EXTRACTED TEXT:
_ _ _ _ _ _ _

1. A high-speed switch comprising:

current interrupting means (1100) connected to a main circuit, wherein the current interrupting means includes a movable electrode and a fixed electrode for opening and closing the main circuit;

a driving assembly (1200) including: a repulsive coil for providing a driving force to move the movable electrode of the current interrupting means, and a repulsive plate (1220) facing the repulsive coil; and

a guide rod assembly (1400) for connecting the movable electrode of the current interrupting means to the repulsive plate, wherein the guide rod assembly reciprocates vertically together with a vertical movement of the repulsive plate,

wherein the high-speed switch is characterized by a state-maintaining assembly (1300) configured to control a movement of the guide rod assembly,

wherein a latch groove is defined in the guide rod assembly (1400),

wherein the state-maintaining assembly (1300) includes:

a latch pin (1310) whose end corresponds to the latch groove;

a latch elastic member (1320) for pressing the latch pin toward the guide rod assembly such that the end of the latch pin is inserted into the latch groove; and

a latch coil (1330) wound around an outer circumferential face of the latch pin to provide a driving force for releasing the latch pin from the latch groove.

2. The high-speed switch of claim 1, wherein the state-maintaining assembly (1300) further includes a latch guide to limit displacement of the guide rod assembly in directions other than the vertical direction of the movement of the guide rod assembly,
wherein the latch guide (1350) includes at least one of first and second latch guides (1351, 1352), wherein the first latch guide (1351) is disposed opposite to the latch pin around the guide rod assembly, wherein the second latch guide (1352) surrounds an outer circumferential face of the guide rod assembly.

3. The high-speed switch of claim 2, wherein the guide rod assembly (1400) includes an insulating rod (1410), a seal rod (1420) and a latch rod (1430),

wherein the insulating rod is connected to the movable electrode,

wherein the seal rod has one end connected to the insulating rod and the other end connected to the latch rod, and

wherein the latch rod has one end connected to the seal rod and the other end coupled to the repulsive plate, wherein the latch groove is defined in the latch rod.

4. The high-speed switch of claim 3, wherein the guide rod assembly (1400) further includes a rod elastic member (1440) for elastically supporting the seal rod so that the seal rod is pressed toward the fixed electrode, wherein the rod elastic member is contained in a sealing housing (1500).

_ _ _ _ _ _ _

MATERIAL PROVIDED:
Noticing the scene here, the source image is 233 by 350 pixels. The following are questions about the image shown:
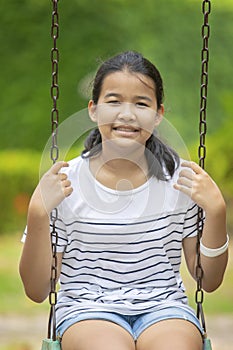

_ _ _ _ _ _ _

WHAT YOU NEED TO DO:
Copy the high-speed switch claims word for word from "wherein the seal" to "the latch rod.".

WRITTEN RESPONSE:
wherein the seal rod has one end connected to the insulating rod and the other end connected to the latch rod, and

wherein the latch rod has one end connected to the seal rod and the other end coupled to the repulsive plate, wherein the latch groove is defined in the latch rod.